En conséquence nous condamnerons [Z] à verser à titre provisionnel à [Localité 1] la somme de 137 848,72 euros augmentée des intérêts légaux à compter du 4 octobre 2024.
Sur le délai de paiement demandé par [Z] en cas de condamnation :
[Z] nous demande en cas de condamnation un délai de paiement de 24 mois pour régler sa dette.
Au soutient de sa demande [Z] indique qu’elle rencontre des difficultés de trésorerie en raison de la crise économique.
[Z] indique également que la gestion d’OVATIS en raison de son important chiffre d’affaires ne serait pas impactée par ce délai.
[Z] verse aux débats sa pièce n°3 qui consiste en deux liasses fiscales comparative des années 2020 et 2024 et souligne que ses disponibilités financières se sont considérablement réduites.
Nous observons que sur les pièces produites le poste bénéfice pour l’année 2024 est de 2 236 849 euros.
Nous retiendrons qu'[Z] a déjà bénéficié d’un long délai de paiement pour les situations 12 et 13 faisant l’objet du certificat de paiement qui datent des mois d’avril et mai 2024.

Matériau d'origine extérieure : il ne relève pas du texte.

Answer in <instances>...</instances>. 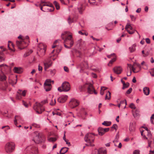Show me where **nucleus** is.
<instances>
[{"mask_svg":"<svg viewBox=\"0 0 154 154\" xmlns=\"http://www.w3.org/2000/svg\"><path fill=\"white\" fill-rule=\"evenodd\" d=\"M69 32L67 31H66L63 32L61 35V37L63 39L64 38L63 36L67 34L68 36L64 40V42H66L67 45H69L70 47H72L74 44V41L72 38V35L71 34H69Z\"/></svg>","mask_w":154,"mask_h":154,"instance_id":"f257e3e1","label":"nucleus"},{"mask_svg":"<svg viewBox=\"0 0 154 154\" xmlns=\"http://www.w3.org/2000/svg\"><path fill=\"white\" fill-rule=\"evenodd\" d=\"M144 128L145 130L141 132V134L143 137L144 138L148 139V146L150 147L152 142L151 141H149V140H151L152 138V134L150 131L148 130L146 127H144Z\"/></svg>","mask_w":154,"mask_h":154,"instance_id":"f03ea898","label":"nucleus"},{"mask_svg":"<svg viewBox=\"0 0 154 154\" xmlns=\"http://www.w3.org/2000/svg\"><path fill=\"white\" fill-rule=\"evenodd\" d=\"M85 140L89 143L88 146H93L94 144L93 143L94 140V136L93 134L89 133L86 134L85 137Z\"/></svg>","mask_w":154,"mask_h":154,"instance_id":"7ed1b4c3","label":"nucleus"},{"mask_svg":"<svg viewBox=\"0 0 154 154\" xmlns=\"http://www.w3.org/2000/svg\"><path fill=\"white\" fill-rule=\"evenodd\" d=\"M70 89V86L69 83L67 82H63L60 87L58 88V90L60 92L69 91Z\"/></svg>","mask_w":154,"mask_h":154,"instance_id":"20e7f679","label":"nucleus"},{"mask_svg":"<svg viewBox=\"0 0 154 154\" xmlns=\"http://www.w3.org/2000/svg\"><path fill=\"white\" fill-rule=\"evenodd\" d=\"M15 148V143L12 142H9L6 143L5 146L6 152L8 153L12 152L14 150Z\"/></svg>","mask_w":154,"mask_h":154,"instance_id":"39448f33","label":"nucleus"},{"mask_svg":"<svg viewBox=\"0 0 154 154\" xmlns=\"http://www.w3.org/2000/svg\"><path fill=\"white\" fill-rule=\"evenodd\" d=\"M8 68V66L5 64L0 65V70L1 69V72H0V81H5L7 79L6 76L4 75L2 72V70L4 69H7Z\"/></svg>","mask_w":154,"mask_h":154,"instance_id":"423d86ee","label":"nucleus"},{"mask_svg":"<svg viewBox=\"0 0 154 154\" xmlns=\"http://www.w3.org/2000/svg\"><path fill=\"white\" fill-rule=\"evenodd\" d=\"M33 109L38 114L42 113L44 110V109L42 105L38 102H36L34 105Z\"/></svg>","mask_w":154,"mask_h":154,"instance_id":"0eeeda50","label":"nucleus"},{"mask_svg":"<svg viewBox=\"0 0 154 154\" xmlns=\"http://www.w3.org/2000/svg\"><path fill=\"white\" fill-rule=\"evenodd\" d=\"M54 83L53 81H51L50 79H48L46 80L44 84V88L46 91H50L52 87L51 82Z\"/></svg>","mask_w":154,"mask_h":154,"instance_id":"6e6552de","label":"nucleus"},{"mask_svg":"<svg viewBox=\"0 0 154 154\" xmlns=\"http://www.w3.org/2000/svg\"><path fill=\"white\" fill-rule=\"evenodd\" d=\"M128 66L130 68V70L128 72H127V75L128 76H130L131 75V69L134 72H137L141 69V66L139 64H137V66L139 68V70L138 71L136 70V69L133 66L131 65V64H128Z\"/></svg>","mask_w":154,"mask_h":154,"instance_id":"1a4fd4ad","label":"nucleus"},{"mask_svg":"<svg viewBox=\"0 0 154 154\" xmlns=\"http://www.w3.org/2000/svg\"><path fill=\"white\" fill-rule=\"evenodd\" d=\"M16 42L18 48L21 50L24 49L27 46L26 43L23 40L21 41H17Z\"/></svg>","mask_w":154,"mask_h":154,"instance_id":"9d476101","label":"nucleus"},{"mask_svg":"<svg viewBox=\"0 0 154 154\" xmlns=\"http://www.w3.org/2000/svg\"><path fill=\"white\" fill-rule=\"evenodd\" d=\"M79 104V102L77 100L72 99L69 102L70 106L72 108H74L78 106Z\"/></svg>","mask_w":154,"mask_h":154,"instance_id":"9b49d317","label":"nucleus"},{"mask_svg":"<svg viewBox=\"0 0 154 154\" xmlns=\"http://www.w3.org/2000/svg\"><path fill=\"white\" fill-rule=\"evenodd\" d=\"M26 91V90H24L22 91L20 90H19L17 91L18 94H19L20 95V97H19L18 94H17L16 96V98L17 99H20L21 98L22 96L24 97L25 96Z\"/></svg>","mask_w":154,"mask_h":154,"instance_id":"f8f14e48","label":"nucleus"},{"mask_svg":"<svg viewBox=\"0 0 154 154\" xmlns=\"http://www.w3.org/2000/svg\"><path fill=\"white\" fill-rule=\"evenodd\" d=\"M44 64L45 66V70H46L47 69L51 66L52 62L50 59H47L45 60Z\"/></svg>","mask_w":154,"mask_h":154,"instance_id":"ddd939ff","label":"nucleus"},{"mask_svg":"<svg viewBox=\"0 0 154 154\" xmlns=\"http://www.w3.org/2000/svg\"><path fill=\"white\" fill-rule=\"evenodd\" d=\"M125 29L131 34H133L135 31V30H132V27L129 23L127 24L125 26Z\"/></svg>","mask_w":154,"mask_h":154,"instance_id":"4468645a","label":"nucleus"},{"mask_svg":"<svg viewBox=\"0 0 154 154\" xmlns=\"http://www.w3.org/2000/svg\"><path fill=\"white\" fill-rule=\"evenodd\" d=\"M68 96L66 95H64L60 97L58 99V101L60 103H63L65 102L67 100Z\"/></svg>","mask_w":154,"mask_h":154,"instance_id":"2eb2a0df","label":"nucleus"},{"mask_svg":"<svg viewBox=\"0 0 154 154\" xmlns=\"http://www.w3.org/2000/svg\"><path fill=\"white\" fill-rule=\"evenodd\" d=\"M78 67L81 69V71H83L88 68V64L86 62H84L79 65Z\"/></svg>","mask_w":154,"mask_h":154,"instance_id":"dca6fc26","label":"nucleus"},{"mask_svg":"<svg viewBox=\"0 0 154 154\" xmlns=\"http://www.w3.org/2000/svg\"><path fill=\"white\" fill-rule=\"evenodd\" d=\"M114 72L117 74H120L122 71V69L120 66H117L113 69Z\"/></svg>","mask_w":154,"mask_h":154,"instance_id":"f3484780","label":"nucleus"},{"mask_svg":"<svg viewBox=\"0 0 154 154\" xmlns=\"http://www.w3.org/2000/svg\"><path fill=\"white\" fill-rule=\"evenodd\" d=\"M136 123L134 122L131 123L129 126V130L131 132H134L135 130Z\"/></svg>","mask_w":154,"mask_h":154,"instance_id":"a211bd4d","label":"nucleus"},{"mask_svg":"<svg viewBox=\"0 0 154 154\" xmlns=\"http://www.w3.org/2000/svg\"><path fill=\"white\" fill-rule=\"evenodd\" d=\"M13 70L15 73L18 74H20L23 72L22 68L20 67H14Z\"/></svg>","mask_w":154,"mask_h":154,"instance_id":"6ab92c4d","label":"nucleus"},{"mask_svg":"<svg viewBox=\"0 0 154 154\" xmlns=\"http://www.w3.org/2000/svg\"><path fill=\"white\" fill-rule=\"evenodd\" d=\"M112 55H114V57L109 62V63L108 64V65L109 66H110L111 65H110V64H112L113 62L115 61L116 60V57L115 56V54L114 53H113L110 55L107 56V57L109 58H110Z\"/></svg>","mask_w":154,"mask_h":154,"instance_id":"aec40b11","label":"nucleus"},{"mask_svg":"<svg viewBox=\"0 0 154 154\" xmlns=\"http://www.w3.org/2000/svg\"><path fill=\"white\" fill-rule=\"evenodd\" d=\"M78 9L79 13L80 14H82L83 11L85 9V6L84 5L80 3L78 5Z\"/></svg>","mask_w":154,"mask_h":154,"instance_id":"412c9836","label":"nucleus"},{"mask_svg":"<svg viewBox=\"0 0 154 154\" xmlns=\"http://www.w3.org/2000/svg\"><path fill=\"white\" fill-rule=\"evenodd\" d=\"M95 154H106V150L101 148L98 150H97Z\"/></svg>","mask_w":154,"mask_h":154,"instance_id":"4be33fe9","label":"nucleus"},{"mask_svg":"<svg viewBox=\"0 0 154 154\" xmlns=\"http://www.w3.org/2000/svg\"><path fill=\"white\" fill-rule=\"evenodd\" d=\"M143 92L144 94L146 95H148L150 92L149 88L148 87H145L143 88Z\"/></svg>","mask_w":154,"mask_h":154,"instance_id":"5701e85b","label":"nucleus"},{"mask_svg":"<svg viewBox=\"0 0 154 154\" xmlns=\"http://www.w3.org/2000/svg\"><path fill=\"white\" fill-rule=\"evenodd\" d=\"M94 88L91 84L89 85V87L88 88V92L90 94H92L93 93V90Z\"/></svg>","mask_w":154,"mask_h":154,"instance_id":"b1692460","label":"nucleus"},{"mask_svg":"<svg viewBox=\"0 0 154 154\" xmlns=\"http://www.w3.org/2000/svg\"><path fill=\"white\" fill-rule=\"evenodd\" d=\"M98 131L99 134L100 136H102L105 134V133L103 130V128H99L98 129Z\"/></svg>","mask_w":154,"mask_h":154,"instance_id":"393cba45","label":"nucleus"},{"mask_svg":"<svg viewBox=\"0 0 154 154\" xmlns=\"http://www.w3.org/2000/svg\"><path fill=\"white\" fill-rule=\"evenodd\" d=\"M68 148L66 147L62 148L60 151V154H64L68 151Z\"/></svg>","mask_w":154,"mask_h":154,"instance_id":"a878e982","label":"nucleus"},{"mask_svg":"<svg viewBox=\"0 0 154 154\" xmlns=\"http://www.w3.org/2000/svg\"><path fill=\"white\" fill-rule=\"evenodd\" d=\"M33 141L36 143H38L41 141L38 135H37L33 139Z\"/></svg>","mask_w":154,"mask_h":154,"instance_id":"bb28decb","label":"nucleus"},{"mask_svg":"<svg viewBox=\"0 0 154 154\" xmlns=\"http://www.w3.org/2000/svg\"><path fill=\"white\" fill-rule=\"evenodd\" d=\"M58 137L57 136L54 137H50L48 139V140L50 142H54L57 140Z\"/></svg>","mask_w":154,"mask_h":154,"instance_id":"cd10ccee","label":"nucleus"},{"mask_svg":"<svg viewBox=\"0 0 154 154\" xmlns=\"http://www.w3.org/2000/svg\"><path fill=\"white\" fill-rule=\"evenodd\" d=\"M136 45L135 44L133 45L131 47H130L129 50L131 52H132L134 51L135 50V47Z\"/></svg>","mask_w":154,"mask_h":154,"instance_id":"c85d7f7f","label":"nucleus"},{"mask_svg":"<svg viewBox=\"0 0 154 154\" xmlns=\"http://www.w3.org/2000/svg\"><path fill=\"white\" fill-rule=\"evenodd\" d=\"M32 50H29L28 51L26 52L23 55L24 57H26L29 56L31 54L32 52Z\"/></svg>","mask_w":154,"mask_h":154,"instance_id":"c756f323","label":"nucleus"},{"mask_svg":"<svg viewBox=\"0 0 154 154\" xmlns=\"http://www.w3.org/2000/svg\"><path fill=\"white\" fill-rule=\"evenodd\" d=\"M111 124V122H108L107 121H104L102 124L106 126H109Z\"/></svg>","mask_w":154,"mask_h":154,"instance_id":"7c9ffc66","label":"nucleus"},{"mask_svg":"<svg viewBox=\"0 0 154 154\" xmlns=\"http://www.w3.org/2000/svg\"><path fill=\"white\" fill-rule=\"evenodd\" d=\"M16 118H18V120H20L21 119V118L20 116H15V118H14L15 119L14 120V123L16 125H17V119H16Z\"/></svg>","mask_w":154,"mask_h":154,"instance_id":"2f4dec72","label":"nucleus"},{"mask_svg":"<svg viewBox=\"0 0 154 154\" xmlns=\"http://www.w3.org/2000/svg\"><path fill=\"white\" fill-rule=\"evenodd\" d=\"M54 4L57 10H59L60 9V6L59 4L56 1H54Z\"/></svg>","mask_w":154,"mask_h":154,"instance_id":"473e14b6","label":"nucleus"},{"mask_svg":"<svg viewBox=\"0 0 154 154\" xmlns=\"http://www.w3.org/2000/svg\"><path fill=\"white\" fill-rule=\"evenodd\" d=\"M108 94H106L105 97V100H109L111 98V93L109 91H108Z\"/></svg>","mask_w":154,"mask_h":154,"instance_id":"72a5a7b5","label":"nucleus"},{"mask_svg":"<svg viewBox=\"0 0 154 154\" xmlns=\"http://www.w3.org/2000/svg\"><path fill=\"white\" fill-rule=\"evenodd\" d=\"M51 101L50 103V104L51 105H54L56 103L55 99L54 98L52 99L51 100Z\"/></svg>","mask_w":154,"mask_h":154,"instance_id":"f704fd0d","label":"nucleus"},{"mask_svg":"<svg viewBox=\"0 0 154 154\" xmlns=\"http://www.w3.org/2000/svg\"><path fill=\"white\" fill-rule=\"evenodd\" d=\"M154 113L152 115V116L150 117V121L151 123L152 124H154Z\"/></svg>","mask_w":154,"mask_h":154,"instance_id":"c9c22d12","label":"nucleus"},{"mask_svg":"<svg viewBox=\"0 0 154 154\" xmlns=\"http://www.w3.org/2000/svg\"><path fill=\"white\" fill-rule=\"evenodd\" d=\"M129 107L131 109H135L136 108L135 105L133 103H132L130 104Z\"/></svg>","mask_w":154,"mask_h":154,"instance_id":"e433bc0d","label":"nucleus"},{"mask_svg":"<svg viewBox=\"0 0 154 154\" xmlns=\"http://www.w3.org/2000/svg\"><path fill=\"white\" fill-rule=\"evenodd\" d=\"M129 83L128 82L126 83H124V86H123L122 89H124L125 88L128 87L129 86Z\"/></svg>","mask_w":154,"mask_h":154,"instance_id":"4c0bfd02","label":"nucleus"},{"mask_svg":"<svg viewBox=\"0 0 154 154\" xmlns=\"http://www.w3.org/2000/svg\"><path fill=\"white\" fill-rule=\"evenodd\" d=\"M41 5L42 6H51V5H48L47 3L45 2H41Z\"/></svg>","mask_w":154,"mask_h":154,"instance_id":"58836bf2","label":"nucleus"},{"mask_svg":"<svg viewBox=\"0 0 154 154\" xmlns=\"http://www.w3.org/2000/svg\"><path fill=\"white\" fill-rule=\"evenodd\" d=\"M68 23L70 24L73 22L72 19L70 17H69L68 19Z\"/></svg>","mask_w":154,"mask_h":154,"instance_id":"ea45409f","label":"nucleus"},{"mask_svg":"<svg viewBox=\"0 0 154 154\" xmlns=\"http://www.w3.org/2000/svg\"><path fill=\"white\" fill-rule=\"evenodd\" d=\"M120 103L121 104H122L123 103L125 104V106L124 107V108H125L126 107V101L125 100H124L121 101Z\"/></svg>","mask_w":154,"mask_h":154,"instance_id":"a19ab883","label":"nucleus"},{"mask_svg":"<svg viewBox=\"0 0 154 154\" xmlns=\"http://www.w3.org/2000/svg\"><path fill=\"white\" fill-rule=\"evenodd\" d=\"M130 16L132 21H135L136 18L134 15H131Z\"/></svg>","mask_w":154,"mask_h":154,"instance_id":"79ce46f5","label":"nucleus"},{"mask_svg":"<svg viewBox=\"0 0 154 154\" xmlns=\"http://www.w3.org/2000/svg\"><path fill=\"white\" fill-rule=\"evenodd\" d=\"M140 151L139 150H135L133 151V154H139Z\"/></svg>","mask_w":154,"mask_h":154,"instance_id":"37998d69","label":"nucleus"},{"mask_svg":"<svg viewBox=\"0 0 154 154\" xmlns=\"http://www.w3.org/2000/svg\"><path fill=\"white\" fill-rule=\"evenodd\" d=\"M112 128L116 130L117 128V125L116 124H114L112 127Z\"/></svg>","mask_w":154,"mask_h":154,"instance_id":"c03bdc74","label":"nucleus"},{"mask_svg":"<svg viewBox=\"0 0 154 154\" xmlns=\"http://www.w3.org/2000/svg\"><path fill=\"white\" fill-rule=\"evenodd\" d=\"M132 91V88H130L127 91L126 93L128 94H129Z\"/></svg>","mask_w":154,"mask_h":154,"instance_id":"a18cd8bd","label":"nucleus"},{"mask_svg":"<svg viewBox=\"0 0 154 154\" xmlns=\"http://www.w3.org/2000/svg\"><path fill=\"white\" fill-rule=\"evenodd\" d=\"M5 58L2 55H0V62H2L5 60Z\"/></svg>","mask_w":154,"mask_h":154,"instance_id":"49530a36","label":"nucleus"},{"mask_svg":"<svg viewBox=\"0 0 154 154\" xmlns=\"http://www.w3.org/2000/svg\"><path fill=\"white\" fill-rule=\"evenodd\" d=\"M64 70L66 72H69V69H68V68L66 67V66H64Z\"/></svg>","mask_w":154,"mask_h":154,"instance_id":"de8ad7c7","label":"nucleus"},{"mask_svg":"<svg viewBox=\"0 0 154 154\" xmlns=\"http://www.w3.org/2000/svg\"><path fill=\"white\" fill-rule=\"evenodd\" d=\"M109 128H103V130L105 133L106 132H108L109 131Z\"/></svg>","mask_w":154,"mask_h":154,"instance_id":"09e8293b","label":"nucleus"},{"mask_svg":"<svg viewBox=\"0 0 154 154\" xmlns=\"http://www.w3.org/2000/svg\"><path fill=\"white\" fill-rule=\"evenodd\" d=\"M67 44L64 42V46L65 47L67 48H70L71 47H70V45L69 46H68L66 45Z\"/></svg>","mask_w":154,"mask_h":154,"instance_id":"8fccbe9b","label":"nucleus"},{"mask_svg":"<svg viewBox=\"0 0 154 154\" xmlns=\"http://www.w3.org/2000/svg\"><path fill=\"white\" fill-rule=\"evenodd\" d=\"M146 42L148 44H149L150 43V40L149 38L146 39Z\"/></svg>","mask_w":154,"mask_h":154,"instance_id":"3c124183","label":"nucleus"},{"mask_svg":"<svg viewBox=\"0 0 154 154\" xmlns=\"http://www.w3.org/2000/svg\"><path fill=\"white\" fill-rule=\"evenodd\" d=\"M5 128H7V130H8L10 129V128L8 126H3L2 127V129H3Z\"/></svg>","mask_w":154,"mask_h":154,"instance_id":"603ef678","label":"nucleus"},{"mask_svg":"<svg viewBox=\"0 0 154 154\" xmlns=\"http://www.w3.org/2000/svg\"><path fill=\"white\" fill-rule=\"evenodd\" d=\"M42 67L39 65L38 66V70L39 71H42Z\"/></svg>","mask_w":154,"mask_h":154,"instance_id":"864d4df0","label":"nucleus"},{"mask_svg":"<svg viewBox=\"0 0 154 154\" xmlns=\"http://www.w3.org/2000/svg\"><path fill=\"white\" fill-rule=\"evenodd\" d=\"M23 105L26 107H28V105L24 101H23Z\"/></svg>","mask_w":154,"mask_h":154,"instance_id":"5fc2aeb1","label":"nucleus"},{"mask_svg":"<svg viewBox=\"0 0 154 154\" xmlns=\"http://www.w3.org/2000/svg\"><path fill=\"white\" fill-rule=\"evenodd\" d=\"M49 100H45L44 101H42V102L44 103H48L49 102Z\"/></svg>","mask_w":154,"mask_h":154,"instance_id":"6e6d98bb","label":"nucleus"},{"mask_svg":"<svg viewBox=\"0 0 154 154\" xmlns=\"http://www.w3.org/2000/svg\"><path fill=\"white\" fill-rule=\"evenodd\" d=\"M107 89V88L105 87H102L101 88V89L103 91H104L106 90Z\"/></svg>","mask_w":154,"mask_h":154,"instance_id":"4d7b16f0","label":"nucleus"},{"mask_svg":"<svg viewBox=\"0 0 154 154\" xmlns=\"http://www.w3.org/2000/svg\"><path fill=\"white\" fill-rule=\"evenodd\" d=\"M92 75V76L94 78H96L97 77V75L95 73H91Z\"/></svg>","mask_w":154,"mask_h":154,"instance_id":"13d9d810","label":"nucleus"},{"mask_svg":"<svg viewBox=\"0 0 154 154\" xmlns=\"http://www.w3.org/2000/svg\"><path fill=\"white\" fill-rule=\"evenodd\" d=\"M63 140H64L65 141L66 140H67L66 139V138L65 132V131L64 132V134L63 137Z\"/></svg>","mask_w":154,"mask_h":154,"instance_id":"bf43d9fd","label":"nucleus"},{"mask_svg":"<svg viewBox=\"0 0 154 154\" xmlns=\"http://www.w3.org/2000/svg\"><path fill=\"white\" fill-rule=\"evenodd\" d=\"M149 72V73H152H152H154V68L152 69H151L150 70Z\"/></svg>","mask_w":154,"mask_h":154,"instance_id":"052dcab7","label":"nucleus"},{"mask_svg":"<svg viewBox=\"0 0 154 154\" xmlns=\"http://www.w3.org/2000/svg\"><path fill=\"white\" fill-rule=\"evenodd\" d=\"M132 82L134 83H136V80L135 77H134L132 79Z\"/></svg>","mask_w":154,"mask_h":154,"instance_id":"680f3d73","label":"nucleus"},{"mask_svg":"<svg viewBox=\"0 0 154 154\" xmlns=\"http://www.w3.org/2000/svg\"><path fill=\"white\" fill-rule=\"evenodd\" d=\"M0 48H1V49H3V50H2V51H5L6 50V49L5 48H4V47L3 46H1L0 47Z\"/></svg>","mask_w":154,"mask_h":154,"instance_id":"e2e57ef3","label":"nucleus"},{"mask_svg":"<svg viewBox=\"0 0 154 154\" xmlns=\"http://www.w3.org/2000/svg\"><path fill=\"white\" fill-rule=\"evenodd\" d=\"M91 38H92V39H93V40H96V41H99V39H97V38H94V37H93V36H91Z\"/></svg>","mask_w":154,"mask_h":154,"instance_id":"0e129e2a","label":"nucleus"},{"mask_svg":"<svg viewBox=\"0 0 154 154\" xmlns=\"http://www.w3.org/2000/svg\"><path fill=\"white\" fill-rule=\"evenodd\" d=\"M104 91H103L101 89L100 94L101 95H103L104 94Z\"/></svg>","mask_w":154,"mask_h":154,"instance_id":"69168bd1","label":"nucleus"},{"mask_svg":"<svg viewBox=\"0 0 154 154\" xmlns=\"http://www.w3.org/2000/svg\"><path fill=\"white\" fill-rule=\"evenodd\" d=\"M66 142V144H68L69 146H70V142H69L67 140H66L65 141Z\"/></svg>","mask_w":154,"mask_h":154,"instance_id":"338daca9","label":"nucleus"},{"mask_svg":"<svg viewBox=\"0 0 154 154\" xmlns=\"http://www.w3.org/2000/svg\"><path fill=\"white\" fill-rule=\"evenodd\" d=\"M149 154H154V151H150V153Z\"/></svg>","mask_w":154,"mask_h":154,"instance_id":"774afa93","label":"nucleus"}]
</instances>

En conséquence de ce qui précède nous débouterons [Z] de sa demande de délais de paiement.
Sur les autres demandes :
Il serait inéquitable de laisser à la charge d'[Localité 1] les frais irrépétibles qu’elle a engagés à l’occasion de la présente procédure, nous condamnerons [Z] au paiement de la somme de 1 500,00 euros à titre d’indemnité sur le fondement des dispositions de l’article 700 du code de procédure civile ainsi qu’aux entiers dépens.
Il convient de rappeler que l’exécution provisoire est de droit.
PAR CES MOTIFS
Nous, Président, statuant publiquement, tous droits et moyens des parties demeurant réservés, en premier ressort, par la présente décision contradictoire, prononcée par mise à disposition au greffe :
* Déclarons être compétent pour connaître du présent litige ;
* Déboutons la SARL ARTEPROMO (anciennement dénommée [Z] PROMOTION) de l’ensemble de ses demandes ;
* Condamnons la SARL ARTEPROMO à verser à titre provisionnel à la SAS [Localité 1] la somme de 137 848,72 euros augmentée des intérêts au taux légal à compter du 4 octobre 2024 ;
* Condamnons la SARL ARTEPROMO à verser à la SAS [Localité 1] la somme de 1 500,00 euros à titre d’indemnité sur le fondement des dispositions de l’article 700 du code de procédure civile ;
* Condamnons la SARL ARTEPROMO aux entiers dépens de l’instance qui comprennent notamment les frais de greffe d’un montant de 38,65 euros T.T.C. dont TVA 6,44 euros,
* Rappelons que l’exécution provisoire est de droit ;
* Disons que la présente décision est prononcée par sa mise à disposition au greffe de ce tribunal, et que la minute de la décision est signée par Monsieur Serge BEDO, président d’audience et par Madame Alexandra PINO BRUGUIER, greffier présent lors de la remise de la décision.